_SHORT EXERCISE_
Gather every line of the entries below that contains the word "closer", copying each line in full. Case counts.

● ● ●

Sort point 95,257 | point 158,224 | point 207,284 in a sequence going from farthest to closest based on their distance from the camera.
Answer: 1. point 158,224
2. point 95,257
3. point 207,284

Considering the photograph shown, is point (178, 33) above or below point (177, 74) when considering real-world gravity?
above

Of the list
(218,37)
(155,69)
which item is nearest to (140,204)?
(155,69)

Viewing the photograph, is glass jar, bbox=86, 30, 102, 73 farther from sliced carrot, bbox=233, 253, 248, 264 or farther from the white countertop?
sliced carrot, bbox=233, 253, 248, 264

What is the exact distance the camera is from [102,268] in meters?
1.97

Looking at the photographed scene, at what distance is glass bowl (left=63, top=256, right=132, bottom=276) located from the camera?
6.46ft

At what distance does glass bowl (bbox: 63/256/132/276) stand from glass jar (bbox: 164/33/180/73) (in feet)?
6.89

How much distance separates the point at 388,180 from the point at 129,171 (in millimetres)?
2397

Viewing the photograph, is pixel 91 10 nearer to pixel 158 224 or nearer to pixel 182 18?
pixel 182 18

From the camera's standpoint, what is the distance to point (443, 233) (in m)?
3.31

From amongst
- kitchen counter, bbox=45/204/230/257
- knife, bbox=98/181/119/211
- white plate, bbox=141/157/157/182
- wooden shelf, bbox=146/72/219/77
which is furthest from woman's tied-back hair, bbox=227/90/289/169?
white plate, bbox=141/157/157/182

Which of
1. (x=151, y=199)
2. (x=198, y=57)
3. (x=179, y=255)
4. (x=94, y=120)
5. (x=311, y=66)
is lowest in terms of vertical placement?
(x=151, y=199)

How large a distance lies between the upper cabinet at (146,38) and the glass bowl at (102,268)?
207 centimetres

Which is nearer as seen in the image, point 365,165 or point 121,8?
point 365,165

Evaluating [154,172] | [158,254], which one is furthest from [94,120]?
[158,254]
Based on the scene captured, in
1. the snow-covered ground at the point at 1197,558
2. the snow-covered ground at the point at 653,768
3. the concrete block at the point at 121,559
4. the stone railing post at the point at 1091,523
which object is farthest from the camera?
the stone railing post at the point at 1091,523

● ● ●

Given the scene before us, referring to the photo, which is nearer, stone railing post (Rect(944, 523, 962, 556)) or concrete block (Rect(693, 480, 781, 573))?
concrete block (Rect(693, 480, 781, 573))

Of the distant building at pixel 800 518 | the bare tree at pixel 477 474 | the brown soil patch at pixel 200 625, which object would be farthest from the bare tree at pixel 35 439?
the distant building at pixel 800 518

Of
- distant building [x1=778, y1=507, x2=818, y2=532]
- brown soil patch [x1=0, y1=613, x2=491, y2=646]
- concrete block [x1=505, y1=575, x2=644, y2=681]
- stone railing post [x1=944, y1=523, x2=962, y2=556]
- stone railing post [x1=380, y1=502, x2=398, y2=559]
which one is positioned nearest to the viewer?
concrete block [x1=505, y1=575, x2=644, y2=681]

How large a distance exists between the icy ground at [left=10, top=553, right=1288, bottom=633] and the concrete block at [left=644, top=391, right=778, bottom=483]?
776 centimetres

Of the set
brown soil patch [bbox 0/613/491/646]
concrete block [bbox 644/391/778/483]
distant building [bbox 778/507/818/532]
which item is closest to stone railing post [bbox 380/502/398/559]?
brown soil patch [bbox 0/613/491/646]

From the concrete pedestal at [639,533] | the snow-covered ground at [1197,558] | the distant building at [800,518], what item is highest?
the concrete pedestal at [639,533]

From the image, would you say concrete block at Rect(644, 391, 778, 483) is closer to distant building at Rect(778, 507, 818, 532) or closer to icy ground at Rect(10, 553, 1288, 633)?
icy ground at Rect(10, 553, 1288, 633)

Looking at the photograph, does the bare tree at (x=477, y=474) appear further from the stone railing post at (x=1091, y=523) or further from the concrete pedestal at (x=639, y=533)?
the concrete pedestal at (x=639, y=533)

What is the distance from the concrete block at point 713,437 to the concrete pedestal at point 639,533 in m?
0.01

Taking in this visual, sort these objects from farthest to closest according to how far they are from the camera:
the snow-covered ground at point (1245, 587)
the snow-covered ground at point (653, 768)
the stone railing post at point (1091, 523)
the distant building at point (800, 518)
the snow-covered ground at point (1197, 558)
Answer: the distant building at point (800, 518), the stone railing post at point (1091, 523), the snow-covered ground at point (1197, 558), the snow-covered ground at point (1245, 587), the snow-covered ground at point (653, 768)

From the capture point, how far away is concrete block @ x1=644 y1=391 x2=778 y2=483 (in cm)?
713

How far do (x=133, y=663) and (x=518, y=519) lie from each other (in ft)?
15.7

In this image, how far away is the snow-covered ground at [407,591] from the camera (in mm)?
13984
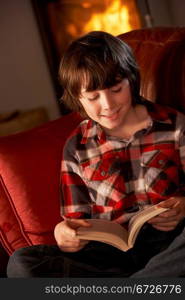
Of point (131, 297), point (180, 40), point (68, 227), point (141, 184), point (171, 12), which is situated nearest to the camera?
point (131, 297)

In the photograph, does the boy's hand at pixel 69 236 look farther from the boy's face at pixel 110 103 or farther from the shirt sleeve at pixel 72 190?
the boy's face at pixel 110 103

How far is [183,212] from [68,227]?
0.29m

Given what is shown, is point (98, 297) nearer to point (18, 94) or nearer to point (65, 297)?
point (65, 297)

● ● ●

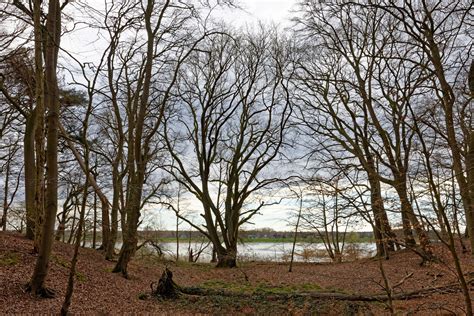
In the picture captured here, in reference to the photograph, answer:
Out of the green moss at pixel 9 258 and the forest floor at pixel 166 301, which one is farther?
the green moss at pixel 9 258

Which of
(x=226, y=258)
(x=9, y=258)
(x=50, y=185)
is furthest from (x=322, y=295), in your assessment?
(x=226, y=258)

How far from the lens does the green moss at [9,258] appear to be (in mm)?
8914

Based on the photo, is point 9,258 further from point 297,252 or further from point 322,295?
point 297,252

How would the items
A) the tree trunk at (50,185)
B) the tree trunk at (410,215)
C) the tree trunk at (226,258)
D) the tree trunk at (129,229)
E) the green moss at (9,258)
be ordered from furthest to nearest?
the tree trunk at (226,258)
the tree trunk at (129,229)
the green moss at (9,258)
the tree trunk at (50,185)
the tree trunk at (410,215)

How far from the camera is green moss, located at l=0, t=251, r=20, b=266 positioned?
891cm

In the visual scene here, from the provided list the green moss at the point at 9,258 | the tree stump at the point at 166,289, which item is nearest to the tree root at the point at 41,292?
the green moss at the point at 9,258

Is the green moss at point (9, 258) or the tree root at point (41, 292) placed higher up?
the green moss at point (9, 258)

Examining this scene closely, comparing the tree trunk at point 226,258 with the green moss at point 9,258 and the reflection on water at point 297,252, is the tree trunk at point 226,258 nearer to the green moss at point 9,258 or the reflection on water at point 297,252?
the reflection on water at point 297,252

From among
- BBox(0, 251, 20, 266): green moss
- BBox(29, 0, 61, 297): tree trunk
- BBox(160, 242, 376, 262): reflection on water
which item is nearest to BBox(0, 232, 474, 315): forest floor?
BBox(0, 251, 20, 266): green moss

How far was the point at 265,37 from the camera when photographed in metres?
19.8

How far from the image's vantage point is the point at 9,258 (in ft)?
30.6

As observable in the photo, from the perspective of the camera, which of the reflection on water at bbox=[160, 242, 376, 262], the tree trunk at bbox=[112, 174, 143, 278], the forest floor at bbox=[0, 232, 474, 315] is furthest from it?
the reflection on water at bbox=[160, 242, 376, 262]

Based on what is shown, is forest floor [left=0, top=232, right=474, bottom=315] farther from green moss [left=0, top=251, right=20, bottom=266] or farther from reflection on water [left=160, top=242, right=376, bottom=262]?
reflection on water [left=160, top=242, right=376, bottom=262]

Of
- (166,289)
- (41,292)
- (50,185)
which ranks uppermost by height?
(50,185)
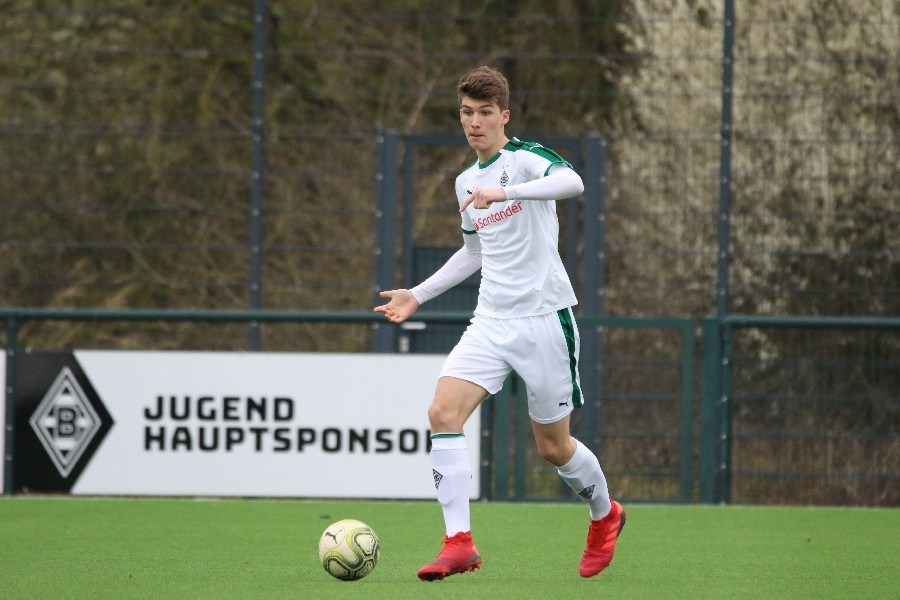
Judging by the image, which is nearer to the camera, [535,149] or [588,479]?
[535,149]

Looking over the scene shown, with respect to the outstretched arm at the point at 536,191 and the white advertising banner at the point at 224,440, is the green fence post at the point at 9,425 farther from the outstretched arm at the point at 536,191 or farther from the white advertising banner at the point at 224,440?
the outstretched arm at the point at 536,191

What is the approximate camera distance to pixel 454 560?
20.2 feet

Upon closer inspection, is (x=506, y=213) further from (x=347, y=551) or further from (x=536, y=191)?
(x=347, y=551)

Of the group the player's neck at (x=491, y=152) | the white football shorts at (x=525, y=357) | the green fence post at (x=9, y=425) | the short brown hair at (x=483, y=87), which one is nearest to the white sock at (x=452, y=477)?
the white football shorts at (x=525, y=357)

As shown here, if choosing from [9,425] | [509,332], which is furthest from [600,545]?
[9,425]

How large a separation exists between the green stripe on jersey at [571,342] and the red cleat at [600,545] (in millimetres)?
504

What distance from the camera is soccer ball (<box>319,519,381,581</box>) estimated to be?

● ● ●

_ANSWER TO THE TASK_
From the image, would you say concrete block at Rect(644, 391, 778, 483) is closer to distant building at Rect(778, 507, 818, 532) or closer to icy ground at Rect(10, 553, 1288, 633)?
Upon closer inspection, is (x=506, y=213) further from (x=347, y=551) or further from (x=536, y=191)?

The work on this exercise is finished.